As the A to Z challenge draws to a close, we can mark off the one of the final dates on our calendar for the month.
Today I want to talk about something personal, something that we all know about but are often less than honest with ourselves about.
We have all done it. Some of us may do it daily, others perhaps only once or twice a year. Some will claim to do it more often than they do, and most will lie about how successful it was.
I am of course talking about setting and hitting deadlines, and how ´X´ marks the spot.
When I have an important deadline to hit, whether it is a personal one, a professional one, or something related to my writing, I will still mark the calendar and cross off each day as they go. We do the same with the children. When there is something coming up, like a trip back to the UK. We make them a special calendar and they can cross off the days as they tick by.

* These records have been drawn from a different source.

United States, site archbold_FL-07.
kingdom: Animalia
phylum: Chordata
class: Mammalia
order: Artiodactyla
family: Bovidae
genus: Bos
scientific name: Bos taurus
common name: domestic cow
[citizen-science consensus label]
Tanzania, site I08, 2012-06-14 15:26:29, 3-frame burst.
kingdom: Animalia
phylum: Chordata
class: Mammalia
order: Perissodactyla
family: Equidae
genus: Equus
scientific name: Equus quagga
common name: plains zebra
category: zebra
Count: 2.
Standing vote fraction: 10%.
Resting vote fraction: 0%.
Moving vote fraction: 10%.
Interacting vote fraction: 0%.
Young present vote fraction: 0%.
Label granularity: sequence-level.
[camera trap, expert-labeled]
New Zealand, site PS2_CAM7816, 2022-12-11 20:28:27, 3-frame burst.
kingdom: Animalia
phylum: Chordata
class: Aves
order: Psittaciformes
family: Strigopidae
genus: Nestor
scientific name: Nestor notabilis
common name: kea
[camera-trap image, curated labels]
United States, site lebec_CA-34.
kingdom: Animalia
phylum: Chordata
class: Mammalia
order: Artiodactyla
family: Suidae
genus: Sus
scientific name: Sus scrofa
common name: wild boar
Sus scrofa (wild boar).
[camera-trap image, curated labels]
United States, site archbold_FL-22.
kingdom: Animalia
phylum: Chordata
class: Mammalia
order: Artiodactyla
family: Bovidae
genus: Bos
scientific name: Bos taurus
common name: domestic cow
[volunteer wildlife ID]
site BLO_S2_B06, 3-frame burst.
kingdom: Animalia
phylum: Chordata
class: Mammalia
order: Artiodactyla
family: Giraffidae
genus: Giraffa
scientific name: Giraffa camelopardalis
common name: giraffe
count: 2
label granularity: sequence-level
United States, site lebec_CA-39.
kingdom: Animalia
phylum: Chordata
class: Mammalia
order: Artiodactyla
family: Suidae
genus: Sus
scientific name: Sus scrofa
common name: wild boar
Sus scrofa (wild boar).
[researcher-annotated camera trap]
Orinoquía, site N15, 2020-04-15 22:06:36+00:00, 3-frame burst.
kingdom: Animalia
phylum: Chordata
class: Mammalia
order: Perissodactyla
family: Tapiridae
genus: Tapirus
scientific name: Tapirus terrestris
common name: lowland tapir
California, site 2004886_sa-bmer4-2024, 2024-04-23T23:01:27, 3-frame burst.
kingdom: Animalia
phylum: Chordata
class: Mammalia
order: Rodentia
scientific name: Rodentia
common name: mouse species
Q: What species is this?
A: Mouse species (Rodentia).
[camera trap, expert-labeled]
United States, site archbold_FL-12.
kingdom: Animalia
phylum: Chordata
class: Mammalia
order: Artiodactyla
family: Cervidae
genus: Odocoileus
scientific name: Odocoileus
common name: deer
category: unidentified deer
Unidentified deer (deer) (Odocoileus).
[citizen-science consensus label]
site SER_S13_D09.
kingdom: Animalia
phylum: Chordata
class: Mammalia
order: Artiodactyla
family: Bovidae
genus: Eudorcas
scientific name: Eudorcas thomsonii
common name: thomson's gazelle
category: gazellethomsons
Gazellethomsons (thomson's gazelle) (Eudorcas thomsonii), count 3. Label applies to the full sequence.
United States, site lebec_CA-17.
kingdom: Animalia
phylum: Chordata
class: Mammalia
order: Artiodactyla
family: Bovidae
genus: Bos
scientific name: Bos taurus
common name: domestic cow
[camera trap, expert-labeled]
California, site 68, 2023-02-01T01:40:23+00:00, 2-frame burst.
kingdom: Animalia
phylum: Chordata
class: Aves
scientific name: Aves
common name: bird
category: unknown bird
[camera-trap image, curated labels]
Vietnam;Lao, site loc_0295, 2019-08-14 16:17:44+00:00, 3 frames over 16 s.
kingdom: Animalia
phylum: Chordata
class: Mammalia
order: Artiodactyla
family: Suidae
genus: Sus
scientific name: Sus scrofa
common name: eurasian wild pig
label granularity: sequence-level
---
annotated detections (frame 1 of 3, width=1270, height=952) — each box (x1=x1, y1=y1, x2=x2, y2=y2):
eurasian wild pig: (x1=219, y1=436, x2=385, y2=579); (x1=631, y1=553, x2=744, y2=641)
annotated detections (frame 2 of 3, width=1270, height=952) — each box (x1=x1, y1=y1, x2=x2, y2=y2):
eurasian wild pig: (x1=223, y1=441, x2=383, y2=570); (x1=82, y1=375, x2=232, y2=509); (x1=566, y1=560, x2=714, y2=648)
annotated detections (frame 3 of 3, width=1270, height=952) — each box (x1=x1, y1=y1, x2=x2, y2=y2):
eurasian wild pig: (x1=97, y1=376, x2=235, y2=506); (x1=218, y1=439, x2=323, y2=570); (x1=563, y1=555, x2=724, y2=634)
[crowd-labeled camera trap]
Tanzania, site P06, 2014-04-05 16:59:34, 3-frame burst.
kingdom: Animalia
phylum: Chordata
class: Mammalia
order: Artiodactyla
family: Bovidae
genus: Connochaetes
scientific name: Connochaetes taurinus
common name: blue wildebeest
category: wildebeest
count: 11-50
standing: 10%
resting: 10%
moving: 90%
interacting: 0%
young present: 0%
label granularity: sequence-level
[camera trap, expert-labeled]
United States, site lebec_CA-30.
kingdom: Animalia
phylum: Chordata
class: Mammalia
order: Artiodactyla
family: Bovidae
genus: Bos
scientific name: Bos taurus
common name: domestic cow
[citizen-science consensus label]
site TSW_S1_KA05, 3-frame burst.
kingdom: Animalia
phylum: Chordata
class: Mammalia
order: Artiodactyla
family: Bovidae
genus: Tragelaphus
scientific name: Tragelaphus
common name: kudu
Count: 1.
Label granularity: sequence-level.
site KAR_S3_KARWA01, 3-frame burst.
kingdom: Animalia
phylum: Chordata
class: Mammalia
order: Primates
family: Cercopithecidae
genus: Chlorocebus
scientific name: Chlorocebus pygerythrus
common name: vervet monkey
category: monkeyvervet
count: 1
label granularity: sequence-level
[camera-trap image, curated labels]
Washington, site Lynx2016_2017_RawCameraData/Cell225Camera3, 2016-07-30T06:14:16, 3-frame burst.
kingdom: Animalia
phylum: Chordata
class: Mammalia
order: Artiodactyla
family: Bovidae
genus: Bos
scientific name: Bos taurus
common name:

This is important for children, because it helps them gain an understanding of time, and how it passes It also helps them manage their expectations. The closer to the date the more excited they can get, and the more than can start preparing for their trip, putting the finishing touches to the packing lists, etc.
For writers, the principle is often the same. We have deadlines that we need to meet. Some set by publishers and editors, and others set by ourselves. We want to get so many words written by a certain date, or for my current example, fiction has been set to one side while I focus on this blog challenge.
Each day is marked with a cross – figuratively or literally, whichever you prefer – and then we move on to the next day, and the next, readying ourselves for that due date.
A lot of people won’t like working with deadlines, because promises make things real, they make it so that there is a limitation on the excuses you can make not to do something.
For me, deadlines are important, and should always be set.
Getting that first draft written. The deadline there is important, because it does not have to be perfect. Set yourself a strict deadline and start writing. Don’t worry about edits, or plot holes, that comes later. Just write.
A deadline is important for the resting phase too. Don’t rush in too fast, but don’t wait too long and lose the feel.
Editing is important. It is vital to the success and potential success of a novel. If you don’t spend the proper time, attention, and in many instances money on a good editor, then you are only doing yourself a disservice. However, on that same note, you need to understand that your novel will never be perfect. It will never be the way you want it, because every time you read a paragraph you will spot something that you could tweak or do differently. It is a fact, and many novels have become lost in their author’s desire to make it all perfect.
Perfect is a condition that only exists in the world out minds create. It is a lie. Imperfection is what makes us so interesting and special.
So set yourself a deadline on your editing. Make sure you get it done properly, but make sure you also know when to say enough is enough.
Just remember that X marks the spot, so when you reach it, you know you are where you need to be.